What would happen if the DB was widely available and many many people just randomly and inexplicably opened as many ranom accounts as possible - it would cause chaos in the economy.

What would an accurate "what if" scenario like this look like?


That's the first five minutes. Then the market for new consumer credit would seize up, banking share prices would flip out, and talking heads on cable would have something new to hyperventilate over.

Overall, many thousands of folks would have their home plans/vacation/card-flipping/whatever plans screwed up, some thousands would have a more severe financial problem, the banks would muddle through, "we'd" rebuild the financial-surveillance system over again, and it would probably be less stupid in some ways at the cost of being more uniformly intrusive.

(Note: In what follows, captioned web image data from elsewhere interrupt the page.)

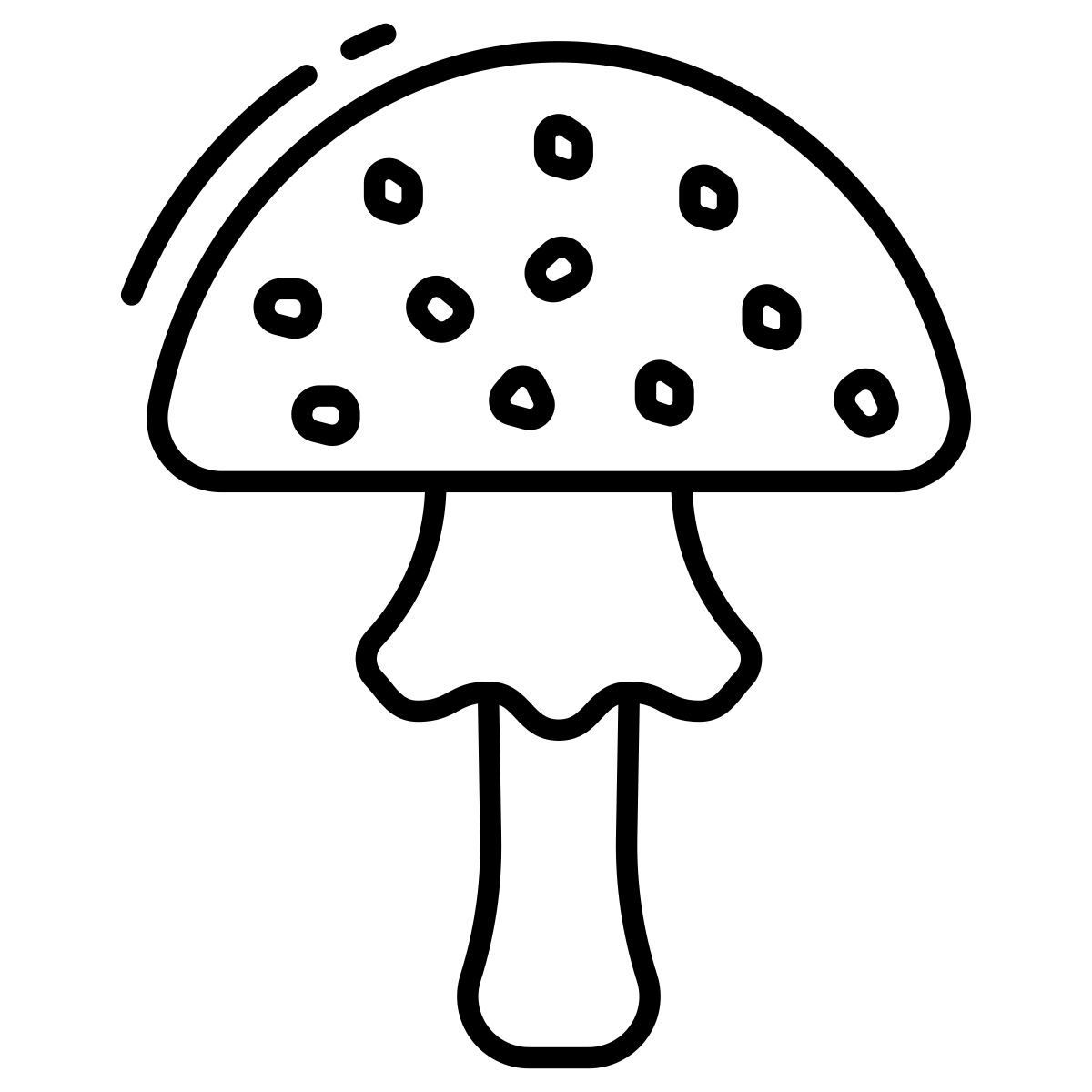 amanita pantherina icon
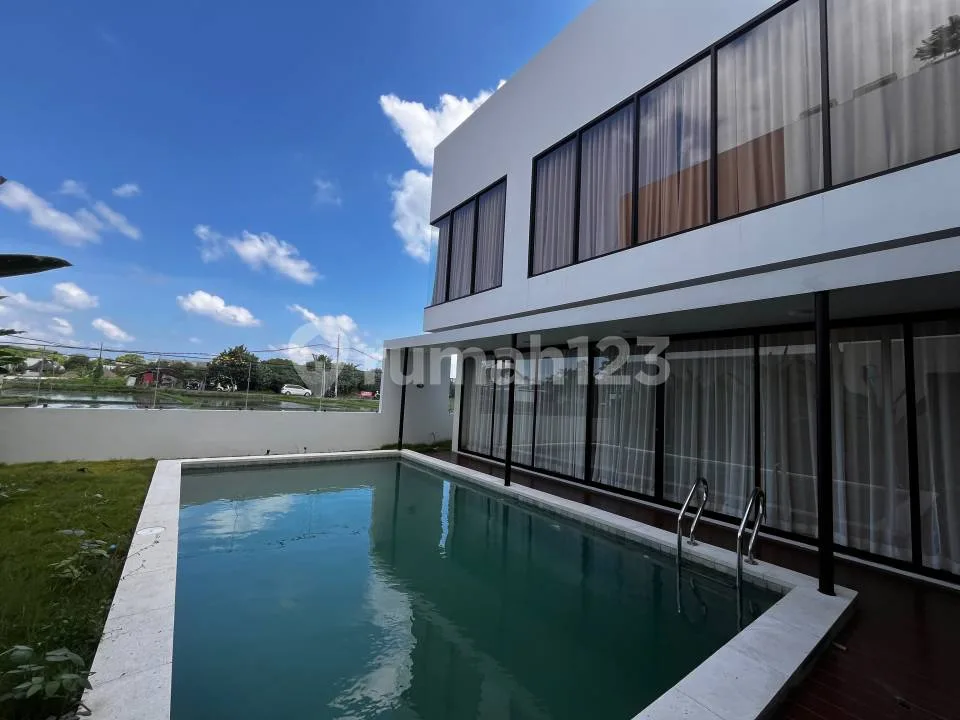 For Rent Luxury Modern Villa In Prime Berawa - Canggu - Image 2 of 4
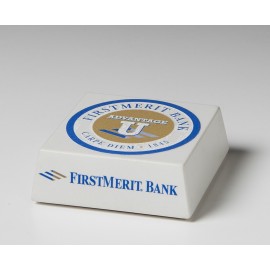 Logo Branded Quad Perpetual Award Topper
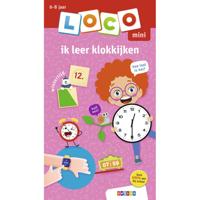 Loco Mini oefenboekje ik leer klokkijken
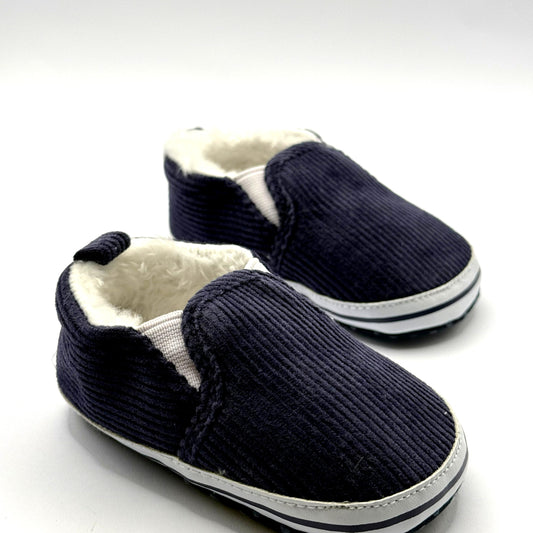 נעלי תינוקות עם פרווה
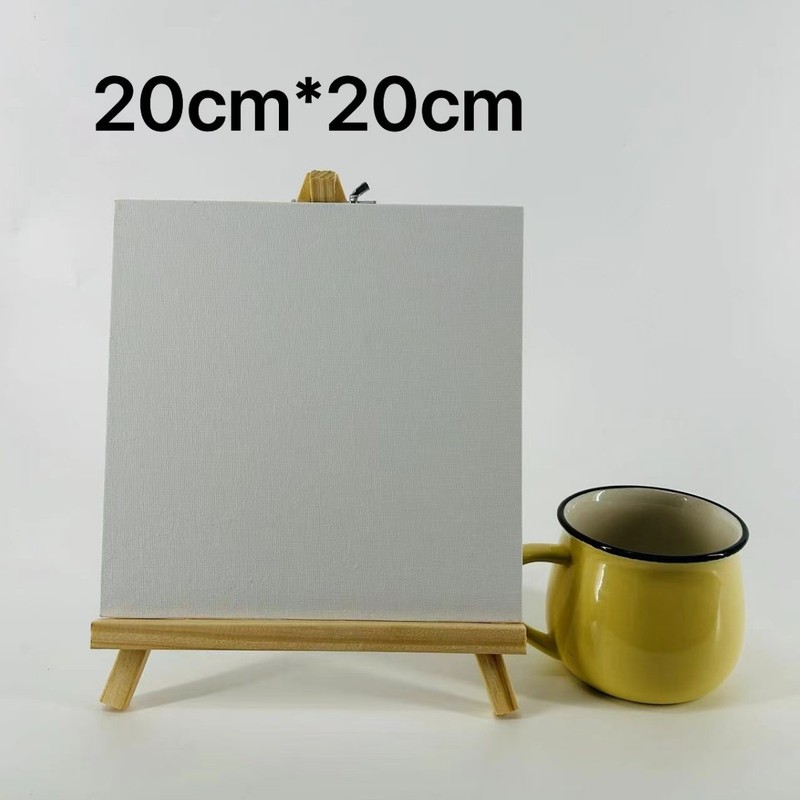 油絵板 工場直販 3MM超薄型画板 純綿キャンバス ポータブル練習用キャンバス板 油絵用品|undefined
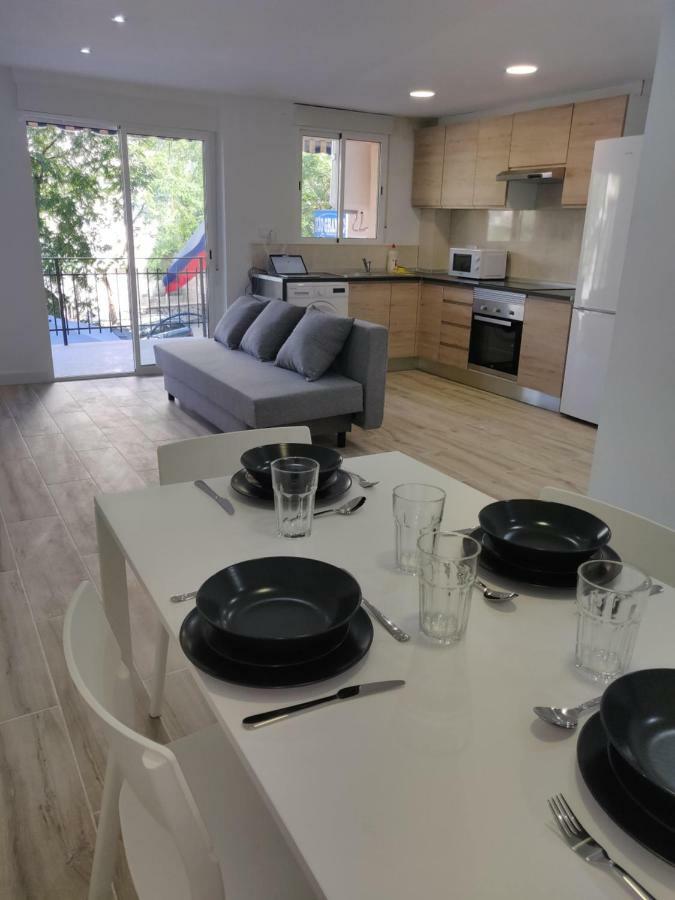 Salou Lovely 2 Bed 2 Bath Near To Beach: Amposta Daire Dış mekan fotoğraf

The thing is, up until now, there was a false sense of security that if someone didn't have your SSN, they couldn't open up financial accounts as you. And there was little being done to protect people whose SSNs are already disclosed in some way.

With such a large percentage of our social security numbers being potentially outright public, financial institutions need to stop assuming that an account holder is legitimate because they provide an SSN. And it is in their best interests to do so, since they end up on the hook in most cases for fraudulent accounts (after putting you through an awful process to prove it isn't yours).

For example, rather than letting someone sign up for an account with the SSN as a verification of identity, new credit accounts could potentially be considered probationary (or just outright not created) until a one-time code is mailed to the credit holder's established home address (based on their existing credits and payment history) as confirmation that the real person with that SSN authorizes that transaction. While such a step would not be completely impossible to defeat, it would mitigate attackers on the other side of the globe opening fraudulent accounts.


Agreed. If you used medical services in any significant way before 2010, your SS and birthdate was all over the place in insurance and medical records.


> It's going to cost everyone thousands of dollars over their lives for credit fraud protection.

In my mind, the Just thing to do would be for Equifax to offer ongoing fraud protection to all of their customers affected by this leak. (Gosh, that might be expensive!)


I mean sure, if they can't make fraud-avoidance part of their fundamental business model.


This issue has existed before the hack. None of these companies give a shit about security. Maybe this will change things.


They won't care until they have to personally pay out of pocket. Many of us probably will, but they won't.